The growing demand for renewable energy emphasises the need for efficient and scalable energy storage. AORFBs are promising systems due to their sustainability and tunability. However, identifying suitable organic electrolytes remains a major challenge. [1] Molecules must satisfy strict criteria including appropriate redox potentials, solubility and chemical stability. Current discovery approaches rely heavily on experimental screening, which is both time-consuming and resource intensive.

This study aims to advance electrolyte discovery for AORFBs by integrating high-throughput computational methods. Specific goals include: (i) identifying molecular properties critical for electrolyte performance, (ii) benchmarking computational approaches to guide design and (iii) applying ML to accelerate computational screening and propose novel candidates.

We implemented a virtual screening workflow to evaluate existing ML models for key electrolyte properties, such as redox potential and solubility. A custom RDKit-based enumeration tool was developed to generate combinatorial derivative libraries of organic backbones through user-defined substitutions, generating over 10,000 unique molecules. Several state-of-the-art ML models were benchmarked, including MolGAT for redox potential, AqSolPred for solubility, and GASA for synthetic accessibility. [2-4] The enumeration tool enabled flexible, high-throughput exploration of structural modifications, while the ML benchmarking revealed both the strengths and limitations of current predictive models for redox-active systems.

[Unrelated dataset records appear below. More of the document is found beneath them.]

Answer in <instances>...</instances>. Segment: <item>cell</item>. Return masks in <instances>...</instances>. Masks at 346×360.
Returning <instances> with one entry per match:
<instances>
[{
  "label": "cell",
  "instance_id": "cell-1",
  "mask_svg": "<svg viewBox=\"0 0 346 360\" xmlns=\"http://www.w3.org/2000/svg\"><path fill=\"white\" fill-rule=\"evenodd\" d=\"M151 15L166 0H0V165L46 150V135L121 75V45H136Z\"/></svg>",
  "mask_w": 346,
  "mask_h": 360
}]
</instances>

We employed the enumeration tool with an automated DFT workflow to model the redox reactions of 7,500 organic redox-active molecules, yielding a consistent dataset of redox potentials and solvation free energies across diverse organic scaffolds. We take this dataset to train a ML model to predict redox potentials with DFT-level accuracy at a significantly lower computational cost. Ongoing investigations explore the use of transfer learning strategies for cross-domain redox potential predictions using graph neural networks (GNNs).

Overall, this study establishes a computational framework for aqueous organic electrolyte discovery, integrating molecular enumeration, automated quantum chemical calculations and AI. The resulting dataset provides a robust foundation for developing advanced AI models to support sustainable materials discovery. Future work will couple these predictive models with generative AI approaches to design novel electrolyte candidates.